▶ **Task to complete**: Copy the items word for word, from the first one through the line containing "79378167973", both included. Leave the pictures out of your answer.

▶ **Task data**:
----------

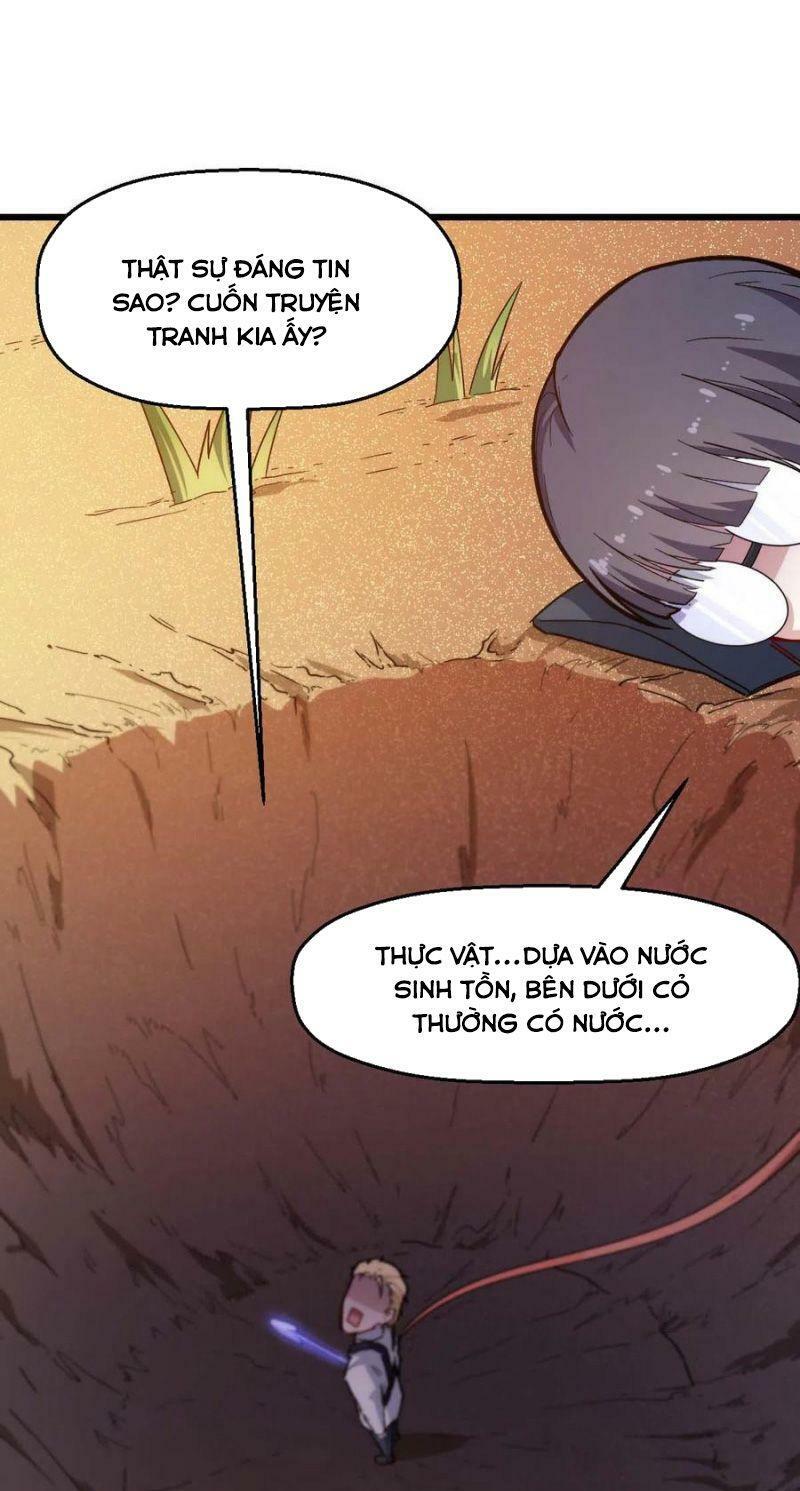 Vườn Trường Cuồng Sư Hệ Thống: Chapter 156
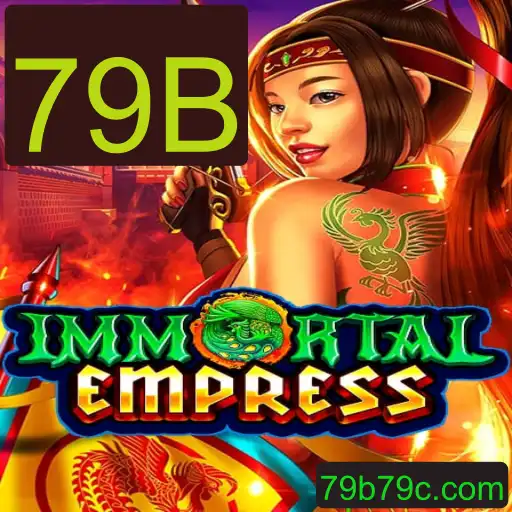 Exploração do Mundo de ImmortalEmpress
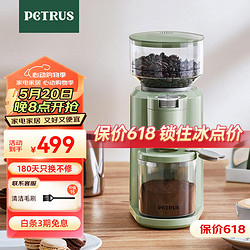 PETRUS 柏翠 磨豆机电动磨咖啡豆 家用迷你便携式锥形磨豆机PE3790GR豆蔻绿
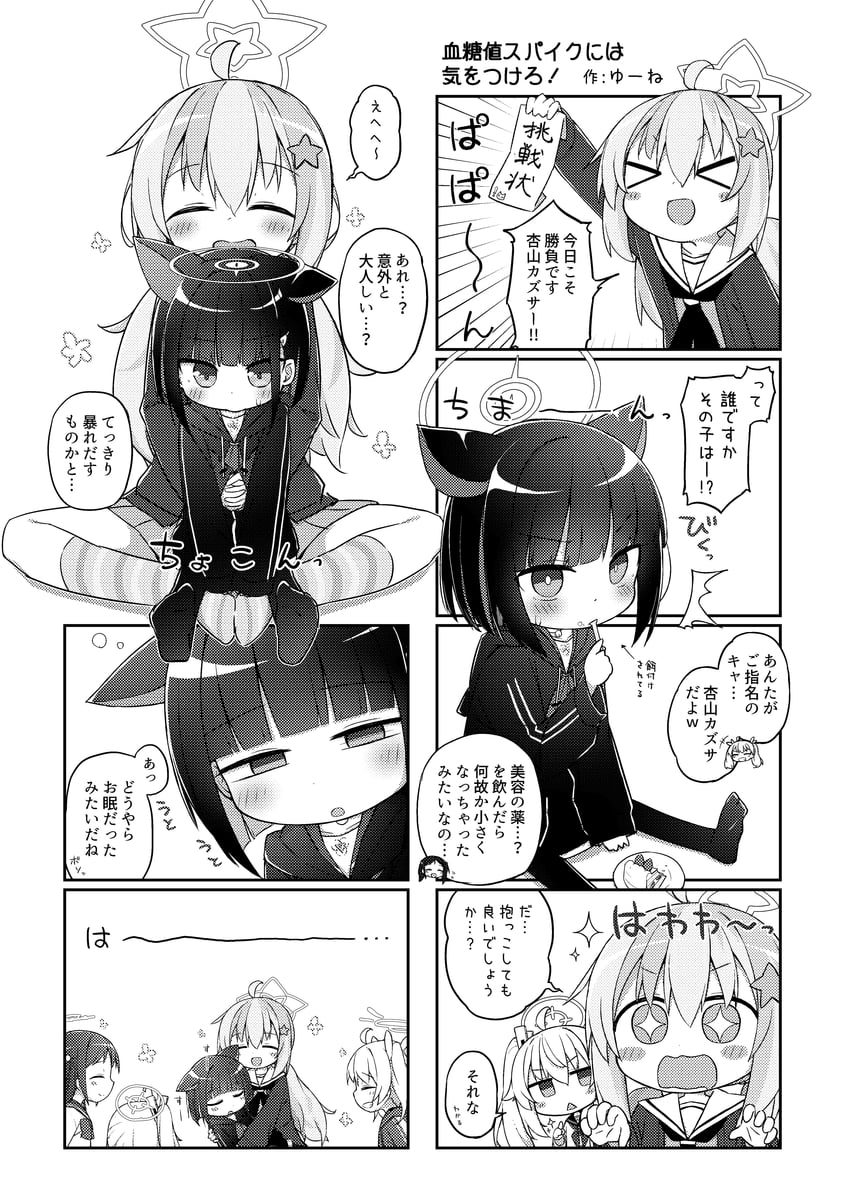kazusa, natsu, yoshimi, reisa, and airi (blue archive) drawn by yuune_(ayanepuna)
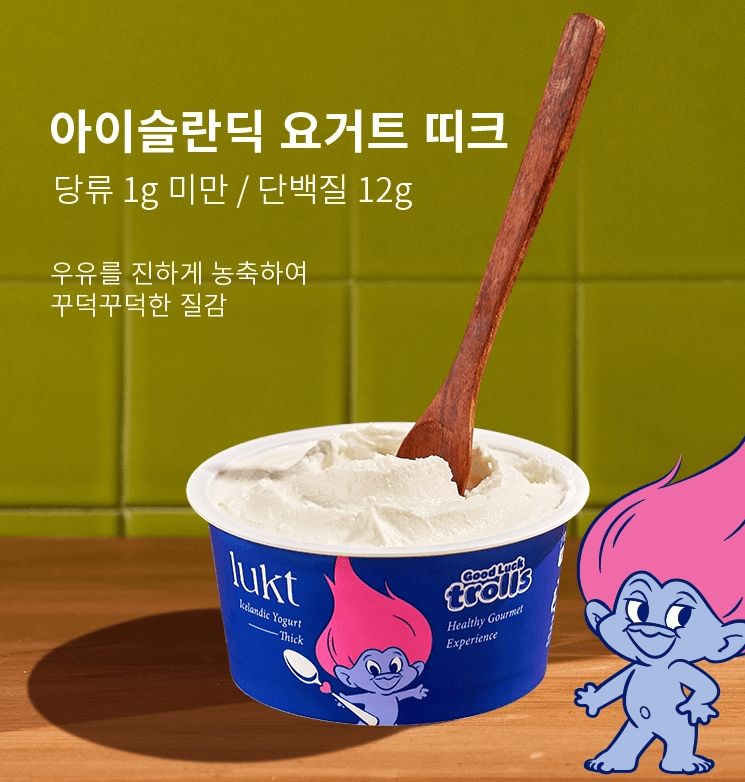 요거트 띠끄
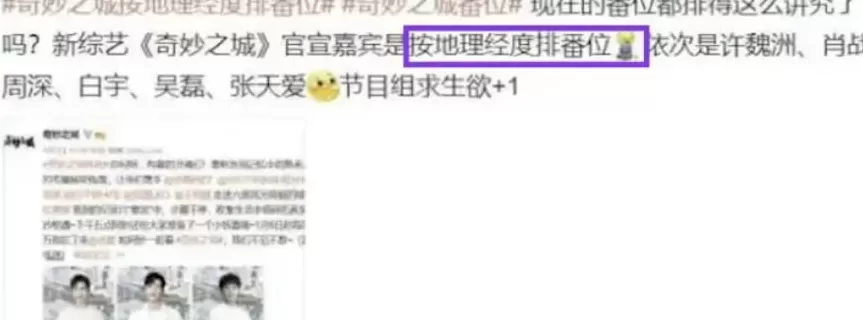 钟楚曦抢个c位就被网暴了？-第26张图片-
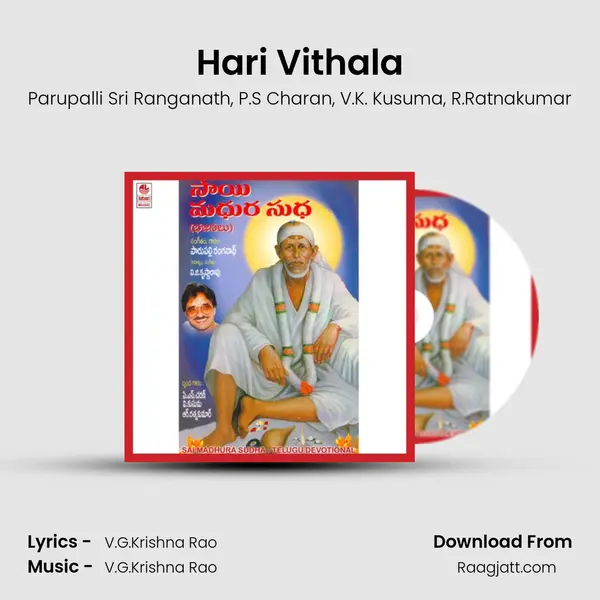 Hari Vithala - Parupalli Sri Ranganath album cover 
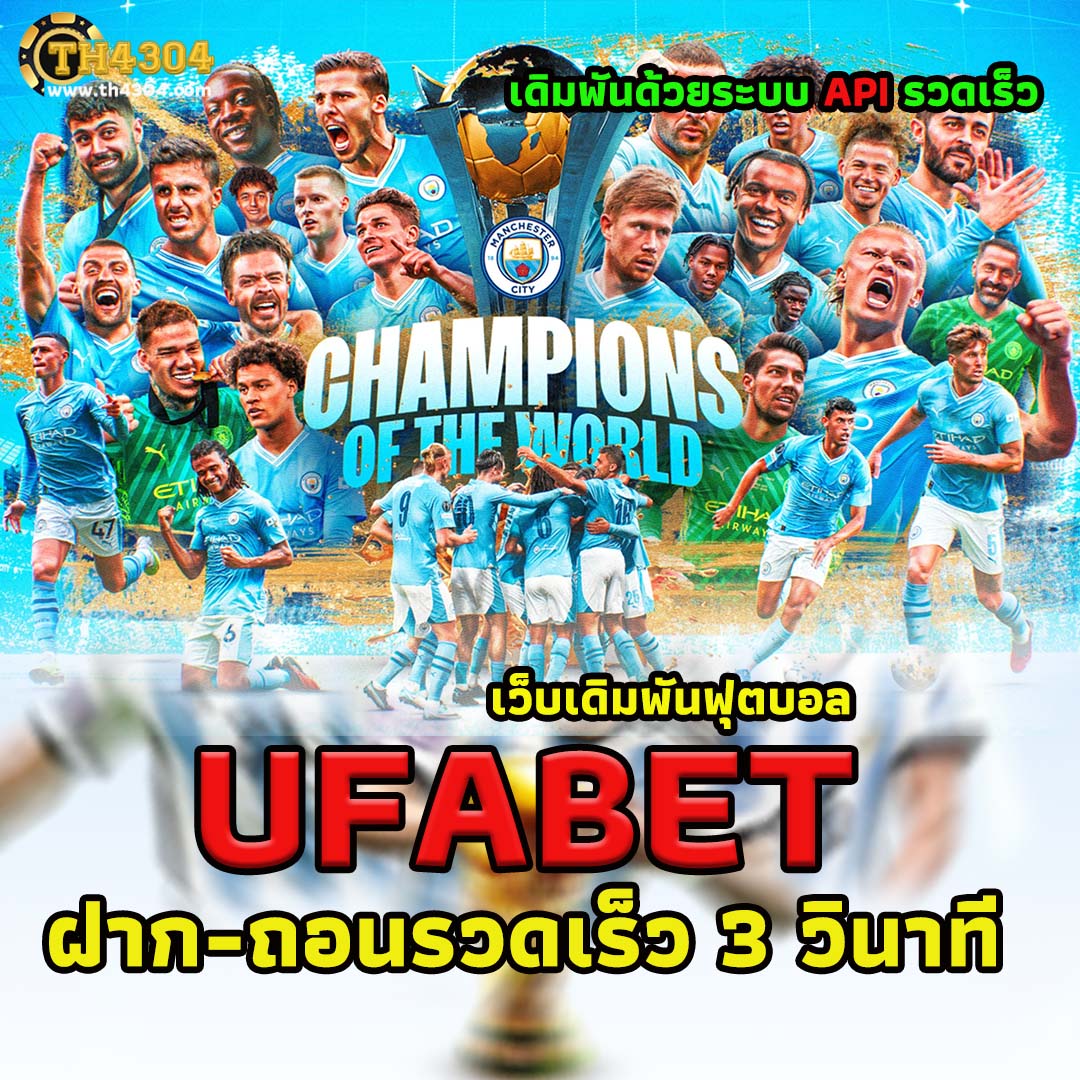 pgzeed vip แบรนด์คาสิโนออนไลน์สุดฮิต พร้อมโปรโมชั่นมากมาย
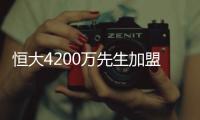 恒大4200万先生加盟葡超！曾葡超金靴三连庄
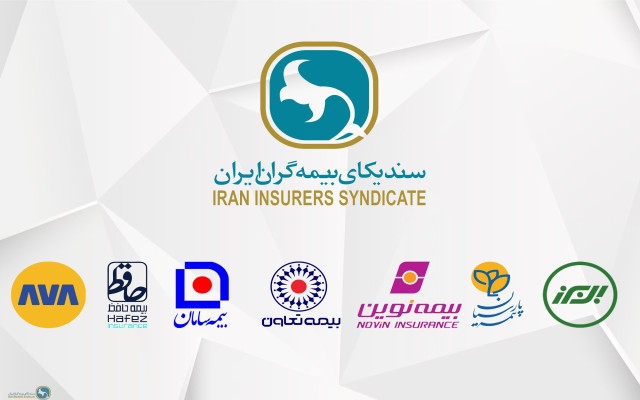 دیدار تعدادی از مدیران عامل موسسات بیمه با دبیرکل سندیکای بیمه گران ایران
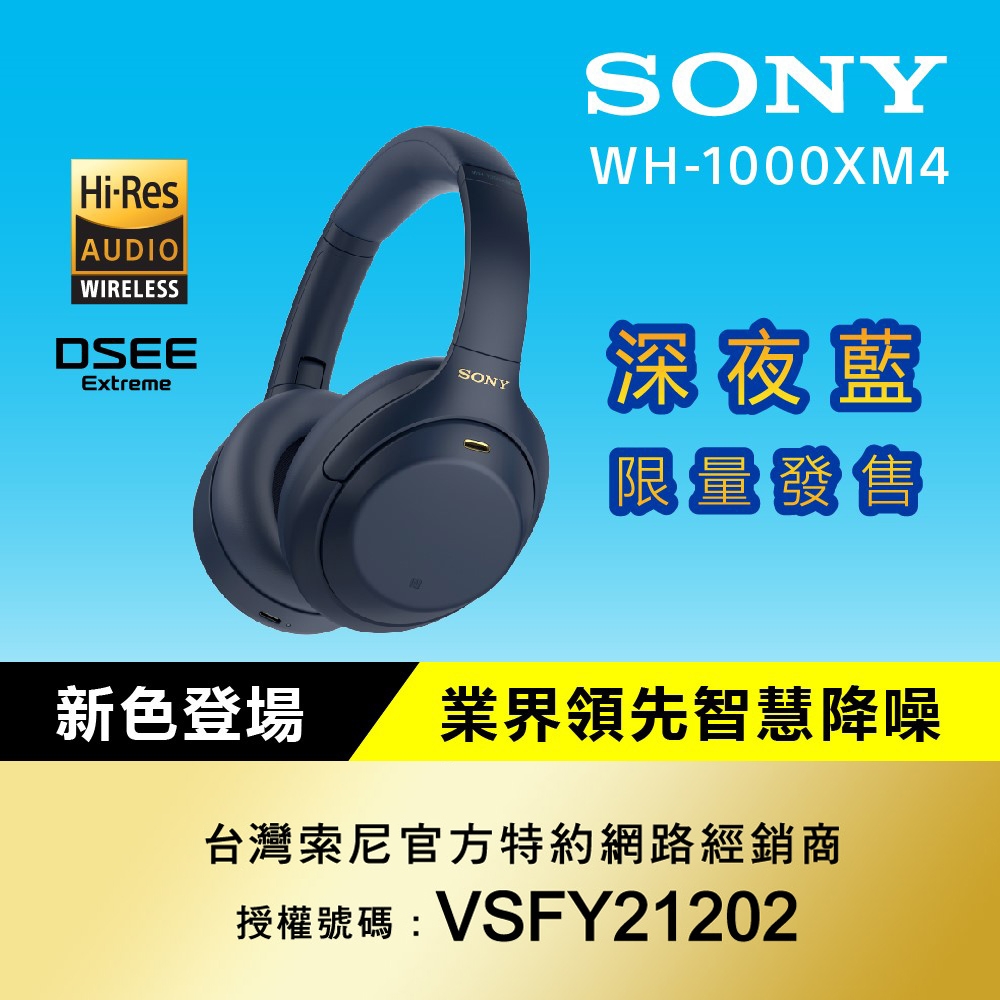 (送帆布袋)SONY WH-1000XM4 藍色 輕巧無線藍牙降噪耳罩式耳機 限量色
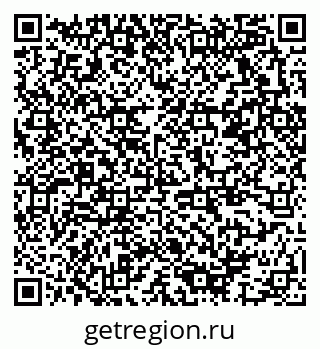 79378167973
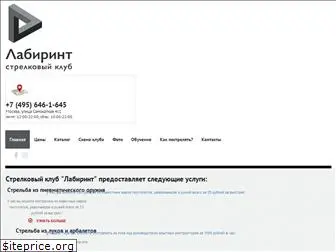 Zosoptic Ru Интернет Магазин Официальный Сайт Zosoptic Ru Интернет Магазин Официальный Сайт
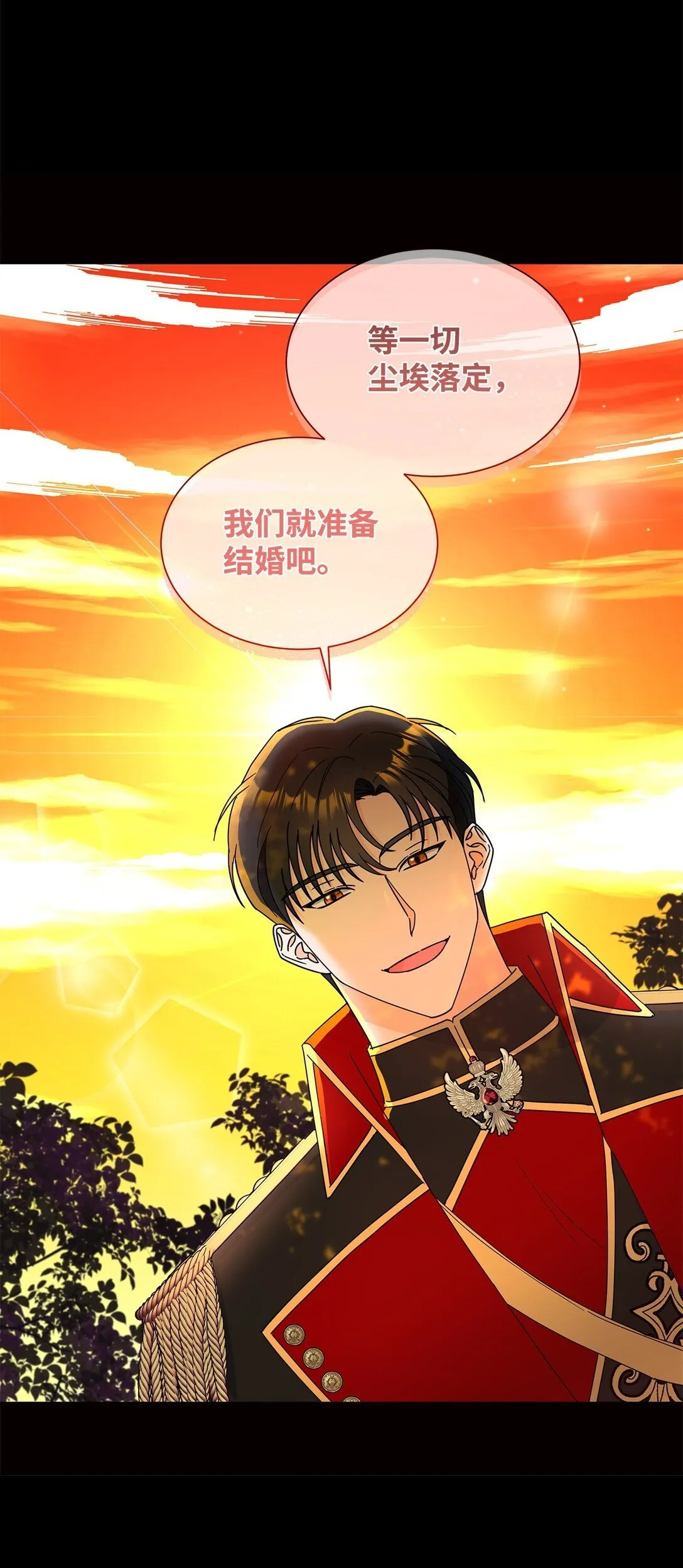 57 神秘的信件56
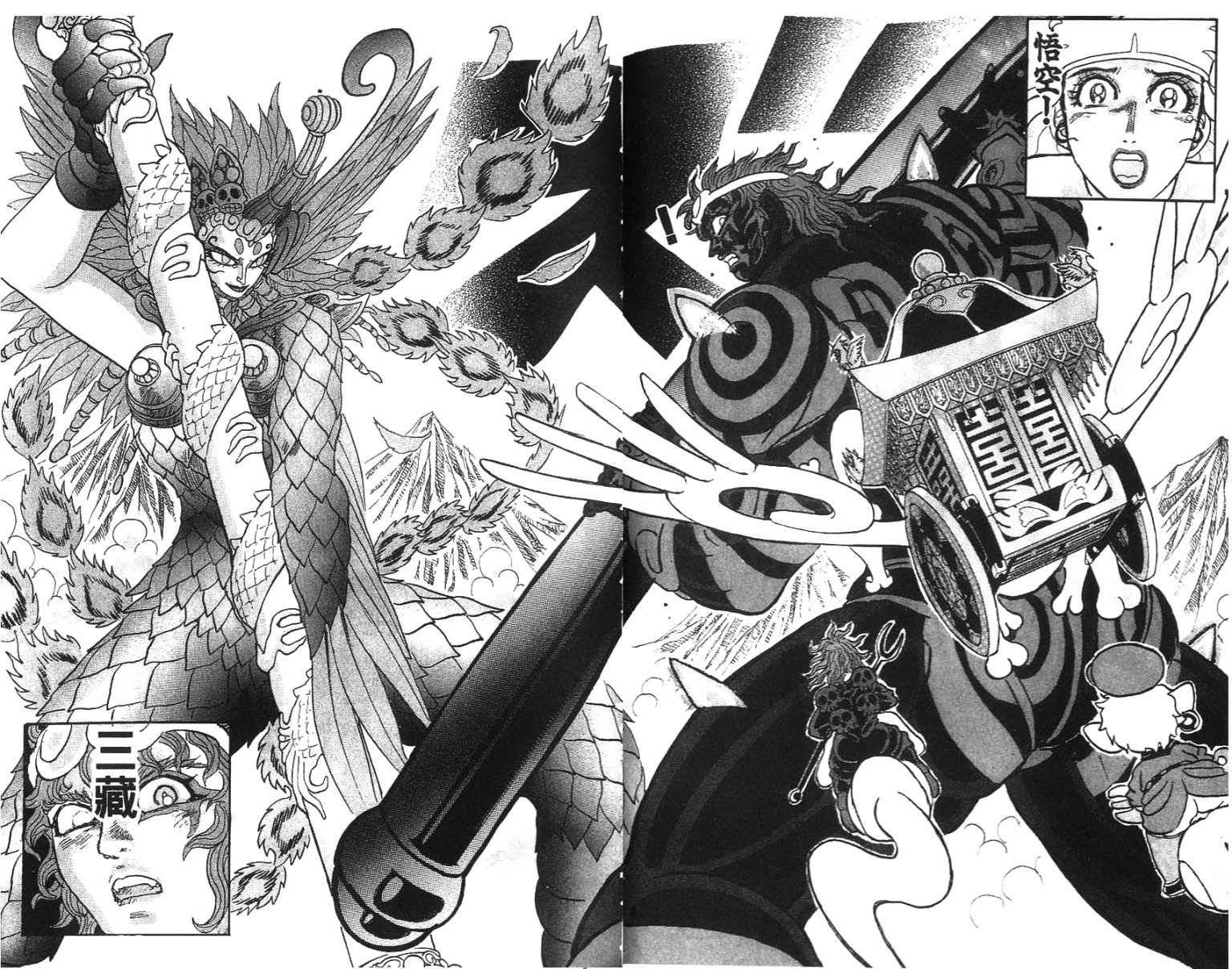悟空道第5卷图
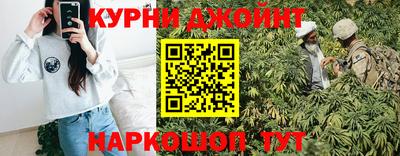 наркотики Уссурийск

----------

▶ **Task output**:
 Vườn Trường Cuồng Sư Hệ Thống: Chapter 156
 Exploração do Mundo de ImmortalEmpress
 PETRUS 柏翠 磨豆机电动磨咖啡豆 家用迷你便携式锥形磨豆机PE3790GR豆蔻绿
kazusa, natsu, yoshimi, reisa, and airi (blue archive) drawn by yuune_(ayanepuna)
 요거트 띠끄
 钟楚曦抢个c位就被网暴了？-第26张图片-
 Hari Vithala - Parupalli Sri Ranganath album cover 
 pgzeed vip แบรนด์คาสิโนออนไลน์สุดฮิต พร้อมโปรโมชั่นมากมาย
 恒大4200万先生加盟葡超！曾葡超金靴三连庄
 دیدار تعدادی از مدیران عامل موسسات بیمه با دبیرکل سندیکای بیمه گران ایران
 (送帆布袋)SONY WH-1000XM4 藍色 輕巧無線藍牙降噪耳罩式耳機 限量色
 79378167973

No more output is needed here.